Alternativa C — ✅ Correta ⟵ GABARITO
Importunação sexual (art. 215-A CP): "Praticar contra alguém e sem a sua anuência ato libidinoso com o objetivo de satisfazer a própria lascívia ou a de terceiro." A masturbação realizada por Tício, mesmo que dissimulada (com o órgão escondido sob a blusa), constitui ato libidinoso praticado sem o consentimento de Joana, com o confessado intuito de satisfazer sua própria lascívia. Preenche todos os elementos do tipo: ação (ato libidinoso), ausência de anuência da vítima, finalidade específica (satisfação da lascívia). Independentemente de contato físico, o crime se consuma.
Alternativa D — ❌ Incorreta
Assédio sexual (art. 216-A CP): exige que o agente se aproveite de sua condição de superior hierárquico ou ascendência inerente ao exercício de emprego, cargo ou função para constranger a vítima com o intuito de obter vantagem ou favorecimento sexual. No transporte público, não há qualquer relação de hierarquia ou ascendência entre Tício e Joana.
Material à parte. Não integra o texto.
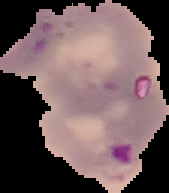 The area outside the segmented cell region is set to black. Image is 169×193 pixels. Result: Plasmodium parasites identified. From a thin blood smear.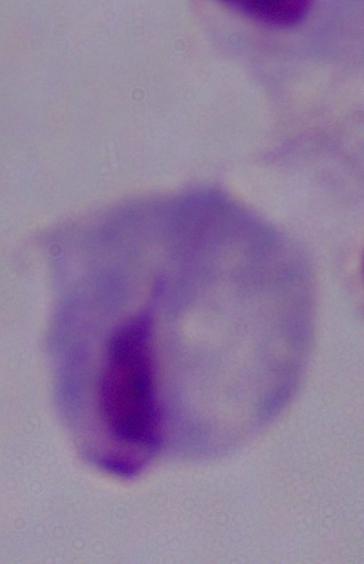
{
  "magnification": "1000x",
  "modality": "photomicrograph",
  "identification": "trichomonad"
}Classify this cell by malaria status.
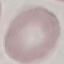

Uninfected.

Summary:
  - Stain: Giemsa
  - Image type: cell patch, automatically extracted from a larger field of view and resized to 64 × 64 pixels
  - Preparation: thin smear
  - Capture: smartphone through the microscope eyepiece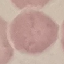 Result: no malaria parasites detected. Thin blood film. Cell patch, automatically extracted from a larger field of view and resized to 64 × 64 pixels. Photographed with a smartphone camera at the microscope eyepiece. Giemsa stain.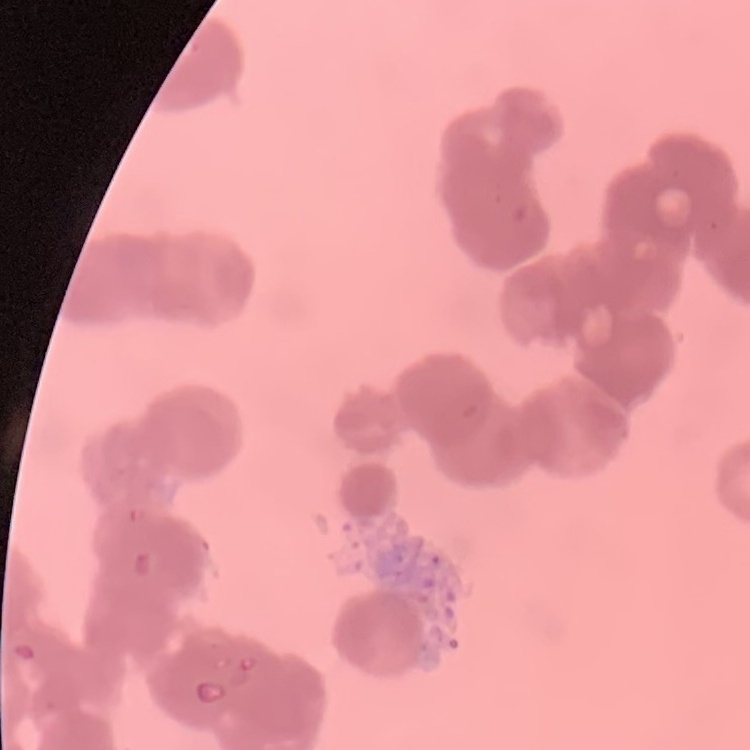

red blood cell morphology = rouleaux formation
preparation = thin blood film
image type = square crop of a larger photomicrograph
stain = Field's or GiemsaReport the malaria status.
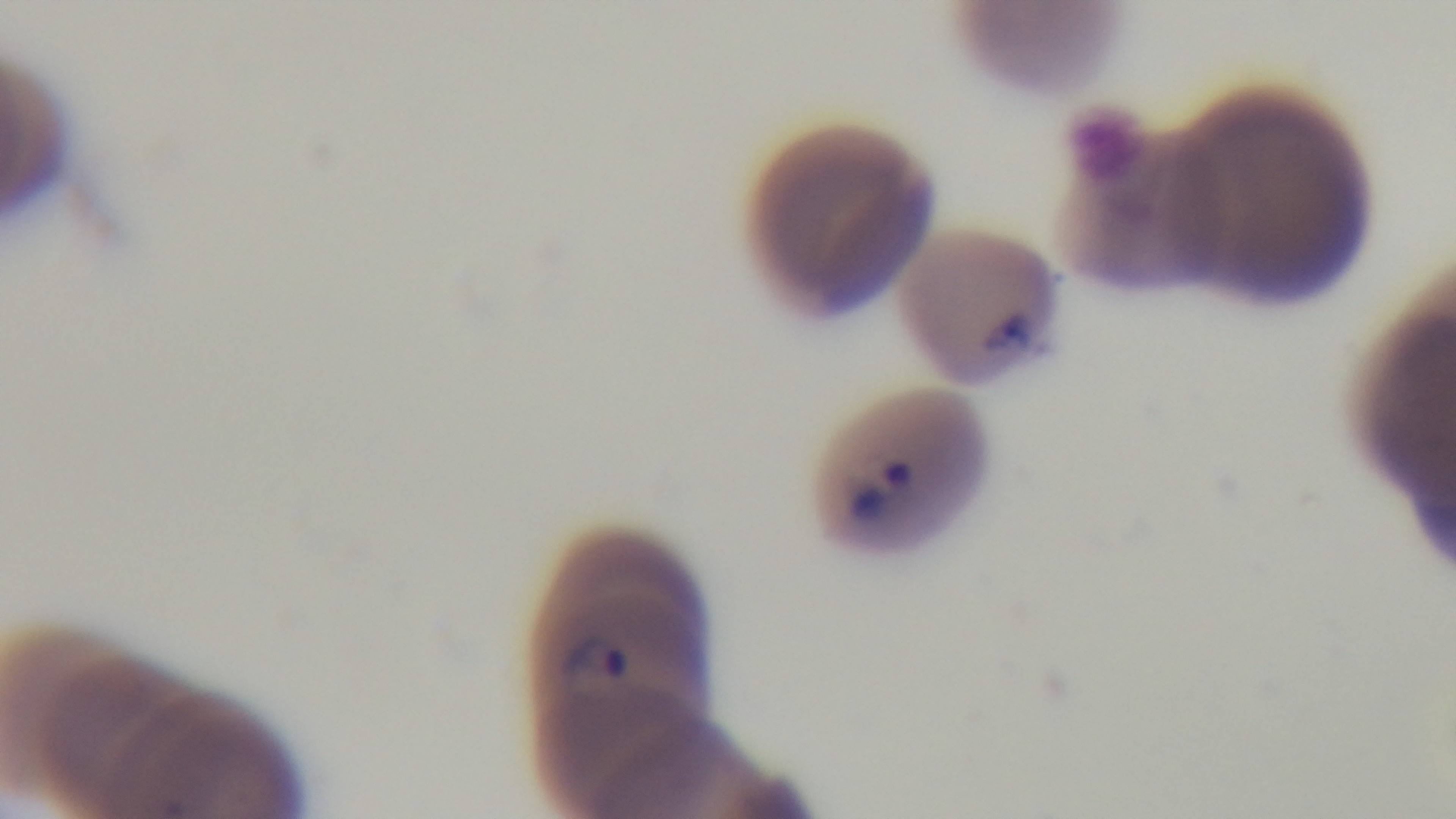
It is infected.

stain: Giemsa
objective: 100x oil immersion
capture: mounted 4K digital camera
field_of_view: one from the slide
preparation: thin smear
modality: light microscopy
Portanto, o crime de assédio sexual não se aplica.
Alternativa E — ❌ Incorreta
Estupro (art. 213 CP): exige que o agente constranja a vítima à conjunção carnal ou a outro ato libidinoso mediante violência ou grave ameaça. Tício não usou violência nem ameaça; sua conduta foi dissimulada e não envolveu contato físico ou coação. A simples exposição da masturbação não configura violência física ou moral apta a caracterizar o estupro.
NÃO CAIA NESSA!
A inclusão da alternativa B (atentado violento ao pudor) é uma armadilha para candidatos que não se atualizaram quanto à revogação desse crime pela Lei 12.015/2009. Também pode haver confusão entre importunação sexual e assédio sexual, mas o assédio exige relação hierárquica. Memorize os elementos de cada tipo.
Conclusão: A única alternativa que descreve corretamente a conduta de Tício é a letra C (importunação sexual). As demais ou exigem elementos ausentes (fraude, violência, hierarquia) ou são referentes a crime revogado.